As the smog progressed, Churchill insisted that it was just fog, and that it would lift. However, the smog caused major disruption by reducing visibility and even penetrating indoor areas, far more severe than previous smog events ("pea-soupers"). The smog's effect on the human respiratory tract killed 4,000 people during the three days of the smog, while 6,000 died in the following months. On the morning of the third day of the Great Smog, the great coal-burning electricity stations in Battersea and Fulham attempted to reduce their emissions of poisonous sulphur dioxide from their chimneys, but they failed to make any significant change fo the air quality. Churchill's inaction and his insistence that Prince Philip, Duke of Edinburgh's hobby of flying was more important than the smog led to his inter-party rival, the Marquess of Salisbury, informing Philip's uncle Louis Mountbatten of this. Mountbatten and Queen Elizabeth II's own private secretary Alan Lascelles advised her to sack Churchill and appoint a new, younger Prime Minister such as Anthony Eden. Attlee's allies in the meteorology section also advised him to spur on a "vote of no-confidence" in Parliament, but he delayed this until 8 December, when he finally began to instruct the party whips to materialize such a vote. However, the death of Churchill's secretary Venetia Scott in a smog-related accident led to Churchill taking action. While visiting the hospital where Scott's body was kept, Churchill called the press so that he could make a statement, and he pledged to provide more money for hospital staff and equipment, as well as to commission an enquiry into the cause of the smog. The News Chronicle ran an article with the title "A True Leader in a Crisis", and, as the fog lifted, Churchill regained his popularity. Queen Elizabeth, who summoned him to a meeting on the morning of 9 December 1952 with the purpose of firing him, changed her mind as a result of the papers, and instead asked him whom he wanted to be seated next to during a state dinner the next week, changing the purpose of the meeting at the last minute.

Nevertheless, the Great Smog was the worst air-pollution event in British history.
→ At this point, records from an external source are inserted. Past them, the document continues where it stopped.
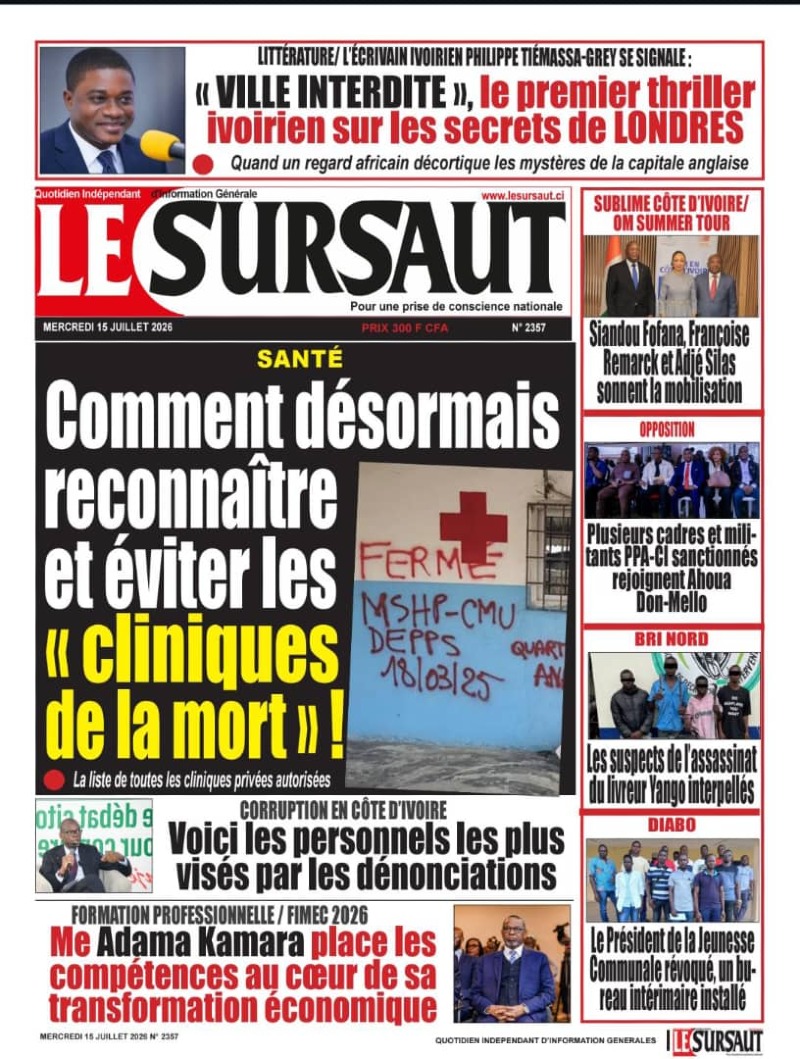 A LIRE DANS CE NUMERO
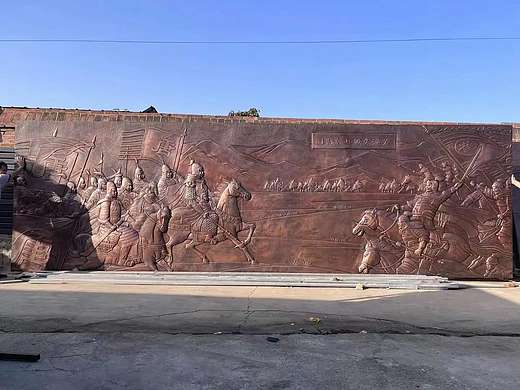 高铁站锻铜浮雕设计定制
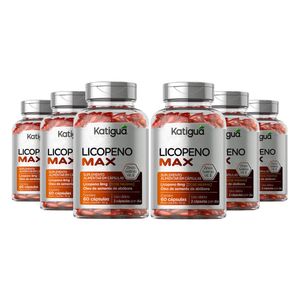 Kit 6x Licopeno Max (1000mg) 60 Cápsulas - Entero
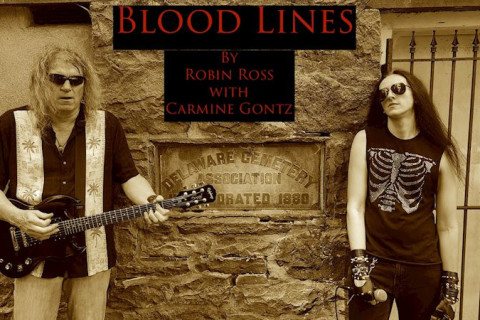 Os roqueiros da Pensilvânia, Robin Ross e Carmine Gontz, unem forças no assombroso single "Blood Lines".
London had suffered since the 13th century from poor air quality, which worsened in the 1600s, but the three-day Great Smog was the most significant incident in terms of its effect on environmental research, government regulation, and public awareness of the relationship between air quality and health. In 1956, the Clean Air Act introduced "smoke control areas" in some towns and cities in which only smokeless fuels could be burned, and it reduced the amount of smoke pollution and sulphur dioxide from household fires.